▶ WHAT YOU WILL DO
(A) Repeat word for word the part of the post that begins at the words "I think I understand" and stops after the words "for sliding windows.".
(B) How many lines of the entries contain the string "farther"? Case matters, and give only the number.

Re: [DISCUSS] KIP-647: Add ability to handle late messages in streams-aggregation

Posted by Bruno Cadonna <br...@confluent.io>.

Hi Igor,

Thank you for your answers!

I think I understand your reasoning.

Looking at your proposal, some questions/comments arose.

1. Who would be responsible for the topic to which the late records 
should be sent? Is it a topic users create and manage or is it an 
internal topic that is managed by Streams and that is deleted when the 
application is reset? This is not clear from your KIP.

2. I guess you also need an overload for session windows and not only 
for time windows. Once KIP-450 is implemented, you would also need an 
overload for sliding windows.


I also think that we should discuss some other approaches since this 
includes a change to Streams' public API and we should be judicious with 
such changes.

A. Adding an operator to the DSL that starts a stream for late records. 
Something like the following:

KTable aggregation =
     builder.stream(...).groupByKey().windowedBy().count();

aggregation.toStream().to(...);
aggregation.lateRecords().to(...);

That would conceptually branch an aggregation into a stream for the 
aggregation results and a stream for the late records. The advantage 
would be that you could use DSL operators on the late records stream. 
Additionally, it makes the code more self-described. I guess this 
approach goes also in the direction that Matthias mentioned regarding a 
built-in dead letter queue.

B. Adding a callback and providing the implementation that would write 
the late records to late records topic. That would address your concern 
about users being forced to provide the callback. That would solve your 
other concern about using the Producer API, but maybe we could also find 
a way to solve that.

Best,
Bruno


On 25.08.20 20:09, Igor Piddubnyi wrote:
> Hi Matthias, Bruno,
> Let me elaborate on my suggestions regarding late-tick handling.
> 
>  > why you rejected the more general solution involving a callback
> The main reasons why I tend to the topic approach is API-consistency and 
> cleanness of the user code.
> The problem with a callback, in my opinion, is that users of the API 
> will be forced to define handling for each late-item using procedural-code.
> The same custom handling (statistics, db-insert, etc.) could be achieved 
> by consuming the topic.

(Spatial questions about scenes)
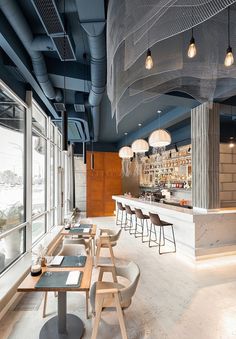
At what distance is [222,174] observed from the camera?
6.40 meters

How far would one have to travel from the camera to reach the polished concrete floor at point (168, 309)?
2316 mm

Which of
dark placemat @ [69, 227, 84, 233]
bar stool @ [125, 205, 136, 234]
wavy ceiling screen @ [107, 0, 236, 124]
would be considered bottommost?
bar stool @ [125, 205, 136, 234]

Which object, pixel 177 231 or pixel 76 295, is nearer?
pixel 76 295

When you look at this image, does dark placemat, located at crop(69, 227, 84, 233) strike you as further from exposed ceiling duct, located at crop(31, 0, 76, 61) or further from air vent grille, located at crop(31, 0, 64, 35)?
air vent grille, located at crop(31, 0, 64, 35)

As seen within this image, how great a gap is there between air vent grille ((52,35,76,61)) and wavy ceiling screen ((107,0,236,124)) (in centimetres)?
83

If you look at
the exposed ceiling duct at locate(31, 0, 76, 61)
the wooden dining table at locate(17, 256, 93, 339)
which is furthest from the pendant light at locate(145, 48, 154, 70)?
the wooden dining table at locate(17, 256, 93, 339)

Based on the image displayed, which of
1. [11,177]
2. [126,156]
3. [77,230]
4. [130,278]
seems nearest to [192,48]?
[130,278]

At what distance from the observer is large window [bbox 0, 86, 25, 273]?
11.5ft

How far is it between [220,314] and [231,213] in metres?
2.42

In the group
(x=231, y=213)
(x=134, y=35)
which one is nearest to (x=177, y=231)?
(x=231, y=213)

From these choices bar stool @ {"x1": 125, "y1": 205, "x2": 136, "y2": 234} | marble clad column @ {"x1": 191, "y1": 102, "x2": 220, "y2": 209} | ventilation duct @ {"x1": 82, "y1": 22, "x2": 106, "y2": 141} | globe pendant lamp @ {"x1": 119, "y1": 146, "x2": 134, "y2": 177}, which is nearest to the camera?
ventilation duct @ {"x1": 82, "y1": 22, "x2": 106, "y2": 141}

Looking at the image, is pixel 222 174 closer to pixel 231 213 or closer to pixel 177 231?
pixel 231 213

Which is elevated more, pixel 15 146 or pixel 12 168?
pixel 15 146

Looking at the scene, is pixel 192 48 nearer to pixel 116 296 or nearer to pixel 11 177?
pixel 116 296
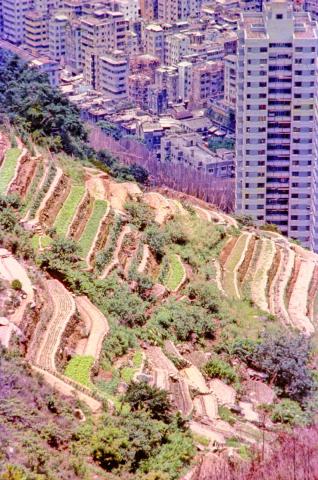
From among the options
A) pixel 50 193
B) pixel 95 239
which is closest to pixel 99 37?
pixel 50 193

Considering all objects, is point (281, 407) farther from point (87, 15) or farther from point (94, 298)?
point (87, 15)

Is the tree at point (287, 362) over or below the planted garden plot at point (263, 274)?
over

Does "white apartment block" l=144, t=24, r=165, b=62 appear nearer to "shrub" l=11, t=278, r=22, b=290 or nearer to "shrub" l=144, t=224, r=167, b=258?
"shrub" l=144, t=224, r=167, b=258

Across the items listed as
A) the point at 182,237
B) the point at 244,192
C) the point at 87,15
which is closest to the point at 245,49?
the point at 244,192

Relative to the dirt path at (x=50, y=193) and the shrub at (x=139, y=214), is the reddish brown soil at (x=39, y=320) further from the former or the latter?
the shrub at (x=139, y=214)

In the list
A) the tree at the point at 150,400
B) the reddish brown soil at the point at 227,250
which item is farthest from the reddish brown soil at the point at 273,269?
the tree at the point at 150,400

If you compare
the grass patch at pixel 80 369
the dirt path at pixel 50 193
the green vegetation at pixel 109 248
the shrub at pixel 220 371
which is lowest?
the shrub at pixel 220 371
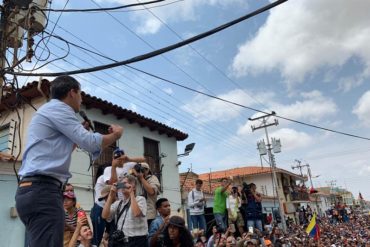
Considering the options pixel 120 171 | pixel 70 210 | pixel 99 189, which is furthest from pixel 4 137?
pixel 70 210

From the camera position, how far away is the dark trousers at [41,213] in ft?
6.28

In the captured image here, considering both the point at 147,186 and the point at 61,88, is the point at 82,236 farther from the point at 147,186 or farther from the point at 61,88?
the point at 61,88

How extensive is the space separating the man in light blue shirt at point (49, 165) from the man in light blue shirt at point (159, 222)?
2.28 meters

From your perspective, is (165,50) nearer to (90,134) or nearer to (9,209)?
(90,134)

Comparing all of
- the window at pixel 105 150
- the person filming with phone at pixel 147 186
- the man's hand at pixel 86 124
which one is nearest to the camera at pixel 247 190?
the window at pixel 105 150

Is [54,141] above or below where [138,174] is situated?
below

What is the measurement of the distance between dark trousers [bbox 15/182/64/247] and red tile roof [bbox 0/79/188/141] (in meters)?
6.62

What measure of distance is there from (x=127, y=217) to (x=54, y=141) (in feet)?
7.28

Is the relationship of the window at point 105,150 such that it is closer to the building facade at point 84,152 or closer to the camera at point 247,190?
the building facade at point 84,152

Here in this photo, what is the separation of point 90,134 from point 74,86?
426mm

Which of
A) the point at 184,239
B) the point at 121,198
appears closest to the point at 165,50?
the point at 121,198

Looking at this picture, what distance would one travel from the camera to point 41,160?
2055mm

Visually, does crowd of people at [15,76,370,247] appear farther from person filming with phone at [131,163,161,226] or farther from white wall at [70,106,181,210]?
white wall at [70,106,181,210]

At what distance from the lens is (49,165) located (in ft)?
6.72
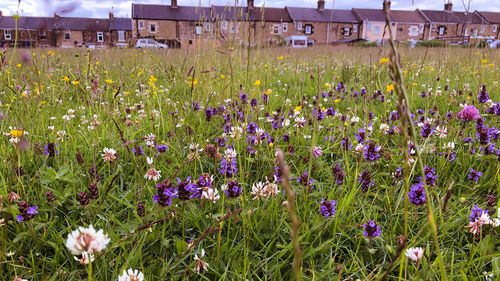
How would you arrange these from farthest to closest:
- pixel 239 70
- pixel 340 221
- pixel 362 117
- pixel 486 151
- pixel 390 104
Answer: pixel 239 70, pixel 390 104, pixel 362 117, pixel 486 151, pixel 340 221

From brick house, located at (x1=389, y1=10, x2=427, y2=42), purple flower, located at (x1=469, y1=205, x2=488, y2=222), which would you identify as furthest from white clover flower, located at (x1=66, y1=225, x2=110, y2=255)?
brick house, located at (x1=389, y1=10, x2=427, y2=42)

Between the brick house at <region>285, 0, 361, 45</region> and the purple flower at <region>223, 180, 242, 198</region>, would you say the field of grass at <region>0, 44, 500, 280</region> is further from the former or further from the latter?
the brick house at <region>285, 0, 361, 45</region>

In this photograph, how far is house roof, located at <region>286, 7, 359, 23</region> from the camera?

▶ ANSWERS TO THE TASKS
(A)
I think I understand your reasoning.

Looking at your proposal, some questions/comments arose.

1. Who would be responsible for the topic to which the late records 
should be sent? Is it a topic users create and manage or is it an 
internal topic that is managed by Streams and that is deleted when the 
application is reset? This is not clear from your KIP.

2. I guess you also need an overload for session windows and not only 
for time windows. Once KIP-450 is implemented, you would also need an 
overload for sliding windows.

(B) 3